Sebuah sistem ritual yang telah mengakar sejak lama tidak datang
dari latar belakang yang hampa. Ritual Kemukus yang mana di dalamnya terdapat
berbagai hal yang bisa kita kaji tentu memiliki akar sejarah yang luas.
Bagaimana kemudian latar belakang adanya kuburan di situ, dan bagaimana
kemudian ada ritual pesugihan (meminta kaya raya denga ritual tertentu),
bagaimana kemudian bisa terjadi proses ritual sex dan sampai sekarang masih
bertahan.
Konon cerita latar belakangnya adalah karena seorang pangeran yang
selingkuh dengan ibu tirinya kemudian diusir oleh raja dari kerajaan dan lantas
setelah terusi ia meninggal di sebuah sungai. Kemudian ia didatangi oleh ibu
tirinya tersebut dan ibu tirinya pun meninggal. Ini hanya salah satu versi
cerita dari banyaknya carita yang lain. Kemudian ia dimakamkan di situ, dan
terjadilah ritual seperti penulis sebutkan di atas.
Tradisi turun temurun ini bisa masuk dari ketegori teori tindak
tradisional Max Webber. Teori tindak berorientasi pada motif dan tujuan pelaku.
Teori tindak tradisional yaitu tindakan yang ditentukan oleh
kebiasaan-kebiasaan yang sudah mengakar secara turun temurun (Muhlis, 2016:
248). Motif dan tujuannya sudah jelas, petama ada yang untuk motoif kekayaan, ada yang untuk motif
kesenangan sex karena ada legalisasi. Sedang untuk masyarakat setempat motif
nya sebagai penghasilan ekonomi.
Jika mengacu pada teori Geertz yang mengatkan bahwa sebuah analisis
budaya bukanlah sebuah sains eksperimental yang mencari suatu kaidah, tetapi
sains interpretasi mencari sebuah makna (Fitria, 2015: 59). Untuk mengetahui
kenapa kemudian budaya atau ritual tersebut tetap berlangsung kita gunakan
dengan menginterpretasinya untuk mencari makna apa sebenarnya yang dicari oleh
masyarakat yang mengikuti ritual tersebut.
Kita tidak bisa langsung secara teologis menyalahkan dan
menyesatkan di hadapan mereka. Bagaimanapun setiap daerah memiliki corak
pemikiran dan budaya tersendiri yang telah mengakar dan dianggap sebagai sebuah
kebenaran walaupun bertentangan dengan teks normatif agamanya sendiri. Bahkan
jika dimasukan dalam kategori agama versi Durkheim pun masuk, yaitu sebagai
agama fakta sosial (Kamiruddin, 2011: 163)

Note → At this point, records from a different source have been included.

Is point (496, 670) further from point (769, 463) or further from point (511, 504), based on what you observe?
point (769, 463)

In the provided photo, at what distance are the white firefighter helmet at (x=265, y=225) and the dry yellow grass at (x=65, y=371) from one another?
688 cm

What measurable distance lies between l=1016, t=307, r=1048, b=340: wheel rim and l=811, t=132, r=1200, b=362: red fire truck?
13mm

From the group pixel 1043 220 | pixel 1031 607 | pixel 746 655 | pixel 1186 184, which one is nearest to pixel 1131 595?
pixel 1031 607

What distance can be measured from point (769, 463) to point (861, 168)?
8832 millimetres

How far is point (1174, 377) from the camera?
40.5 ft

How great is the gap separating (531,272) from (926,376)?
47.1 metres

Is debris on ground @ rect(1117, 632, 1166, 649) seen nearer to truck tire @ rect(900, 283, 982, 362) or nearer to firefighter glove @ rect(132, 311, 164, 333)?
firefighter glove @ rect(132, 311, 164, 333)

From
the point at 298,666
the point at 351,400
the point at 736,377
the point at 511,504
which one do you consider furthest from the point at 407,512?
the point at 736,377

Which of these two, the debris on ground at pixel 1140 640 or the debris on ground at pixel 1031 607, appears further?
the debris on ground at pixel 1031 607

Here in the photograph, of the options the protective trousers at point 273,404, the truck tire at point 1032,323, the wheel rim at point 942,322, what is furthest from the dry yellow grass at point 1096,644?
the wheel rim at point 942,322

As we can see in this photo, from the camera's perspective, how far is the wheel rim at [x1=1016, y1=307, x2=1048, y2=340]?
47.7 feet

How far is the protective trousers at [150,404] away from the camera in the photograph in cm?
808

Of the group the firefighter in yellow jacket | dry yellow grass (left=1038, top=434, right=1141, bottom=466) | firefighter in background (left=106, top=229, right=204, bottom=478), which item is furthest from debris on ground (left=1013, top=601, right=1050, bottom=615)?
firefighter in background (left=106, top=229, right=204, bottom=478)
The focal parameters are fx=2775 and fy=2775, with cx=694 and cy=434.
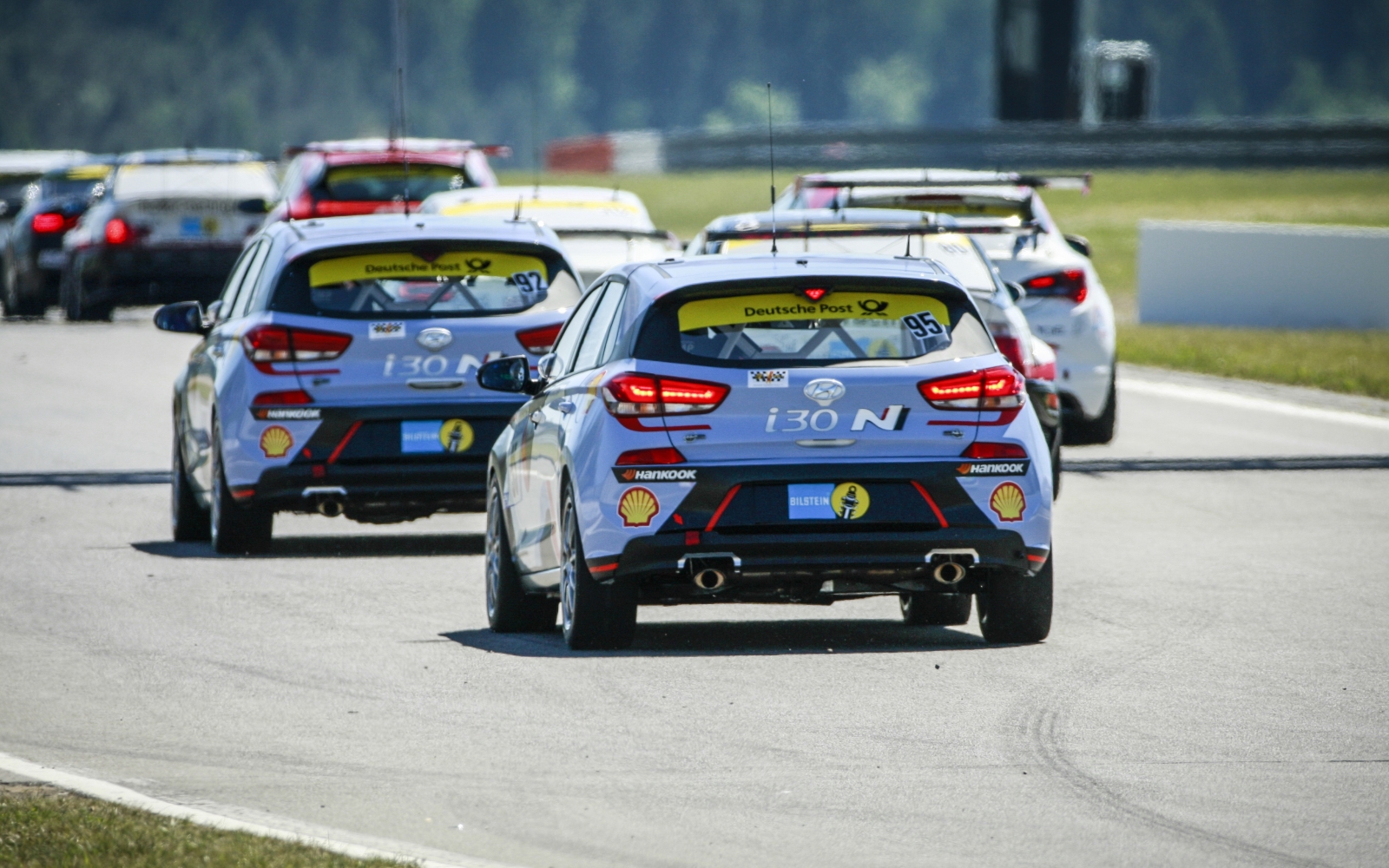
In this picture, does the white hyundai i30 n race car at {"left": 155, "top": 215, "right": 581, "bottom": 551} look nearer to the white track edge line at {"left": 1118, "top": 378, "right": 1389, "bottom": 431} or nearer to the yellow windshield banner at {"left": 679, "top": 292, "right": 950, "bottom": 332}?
the yellow windshield banner at {"left": 679, "top": 292, "right": 950, "bottom": 332}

Ritual kemukus bukan saja harus dilihat dari aspek budaya atau
adatnya saja, tetapi banyak kepentingan di sana, dari mulai ekonomi telah
disebutkan di atas, sampai politik sekalipun. Karena ritual sex (prostitusi)
yang berkedok budaya atau agama telah dilegalisasi oleh pemerintah. Usut punya
usut, ternyata pendapat daerah setempat yang paling banyak dari ritual kemukus.

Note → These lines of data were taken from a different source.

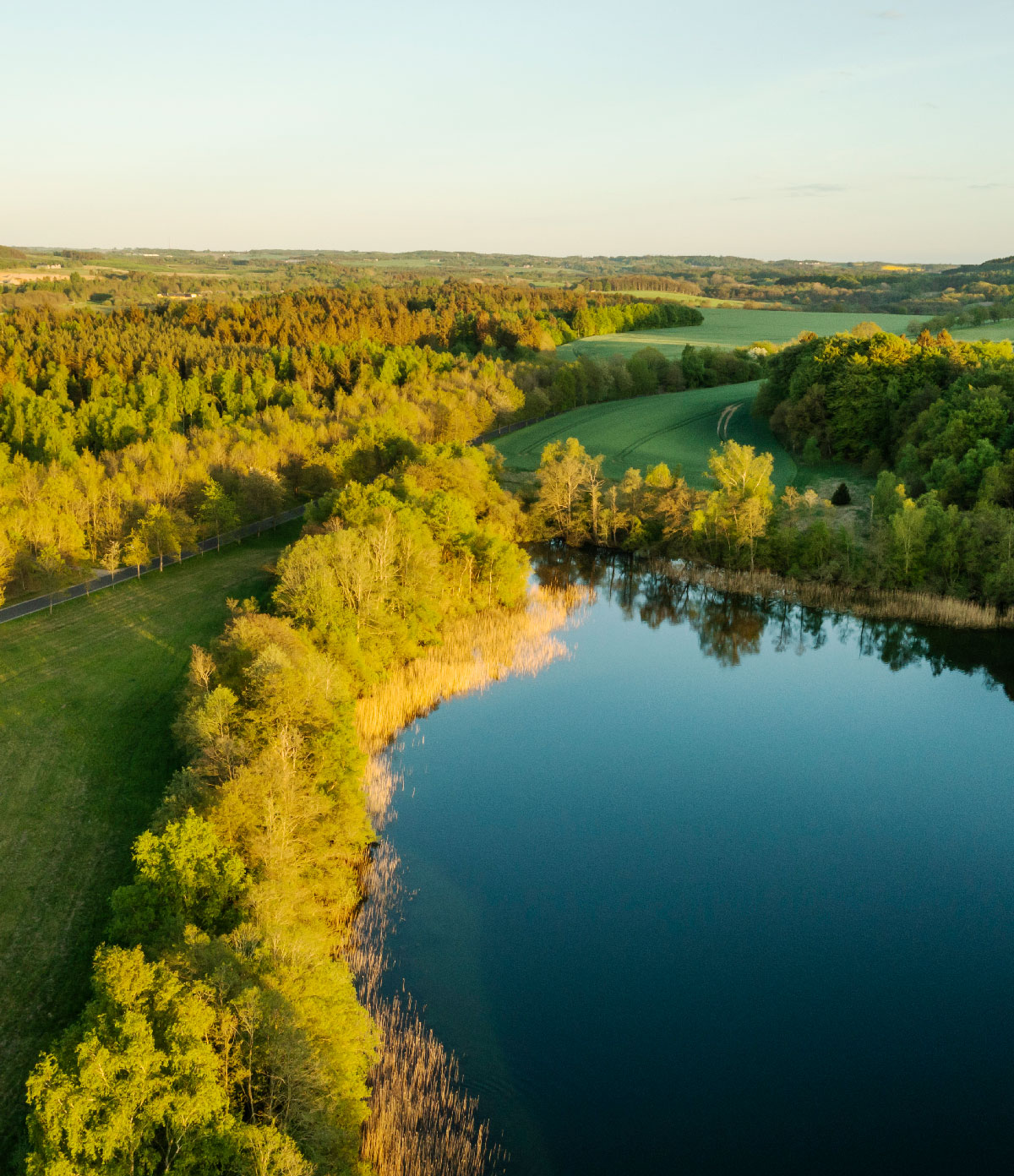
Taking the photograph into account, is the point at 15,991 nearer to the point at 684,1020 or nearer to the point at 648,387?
the point at 684,1020

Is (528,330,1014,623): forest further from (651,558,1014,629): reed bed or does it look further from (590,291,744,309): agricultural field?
(590,291,744,309): agricultural field

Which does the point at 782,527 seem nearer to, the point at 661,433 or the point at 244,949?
the point at 661,433

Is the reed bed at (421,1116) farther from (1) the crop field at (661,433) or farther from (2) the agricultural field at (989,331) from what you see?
(2) the agricultural field at (989,331)

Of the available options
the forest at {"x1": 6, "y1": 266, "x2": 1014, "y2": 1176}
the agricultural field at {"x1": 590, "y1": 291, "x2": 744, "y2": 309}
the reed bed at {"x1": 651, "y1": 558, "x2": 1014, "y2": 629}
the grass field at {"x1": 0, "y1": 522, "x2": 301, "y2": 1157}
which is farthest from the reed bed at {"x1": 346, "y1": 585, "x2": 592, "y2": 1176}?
the agricultural field at {"x1": 590, "y1": 291, "x2": 744, "y2": 309}

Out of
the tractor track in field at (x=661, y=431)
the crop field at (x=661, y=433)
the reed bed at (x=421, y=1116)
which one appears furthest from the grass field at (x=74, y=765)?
the tractor track in field at (x=661, y=431)

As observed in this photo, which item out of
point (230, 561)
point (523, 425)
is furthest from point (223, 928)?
point (523, 425)

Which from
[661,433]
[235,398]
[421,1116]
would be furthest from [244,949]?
[235,398]
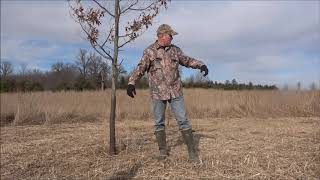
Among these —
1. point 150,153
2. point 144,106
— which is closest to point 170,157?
point 150,153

Di sini telihat jelas ada unsur kepentingan di sana. Jadi, kita tidak dapat
melihat suatu fenomena hanya dari satu sisi saja, terlebih sebagai seorang
sosiolog-antropolog. Perlu banyak pendekatan untuk menganalisis dan sampai pada
titik kesimpulan yang objektif.
Referensi
Fitria, Vita.
2012. “Interpretasi Budaya Clifford Geertz: Agama Sebagai Sistem Budaya” dalam Jurnal
Sosiologi Reflektif, Vol. 7, No. 1, Oktober 2012.
Kamiruddin.
2011. “Fungsi Sosiologis Agama (Studi Profan dan Sakral Menurut Emile
Durkheim)” dalam Toleransi: Jurnal Media Komunikasi Umat Beragama, Vol. 3,
No. 2, Juli-Desember 2011.
Muhlis, Alis
dan Nurkholis. 2016. “Analisis Tindakan Sosial Max Webber Dalam Tradisi
Pembacaan Kitab Mukhtasar al-Bukhari” dalam Jurnal Living Hadis, Vol. 1, No.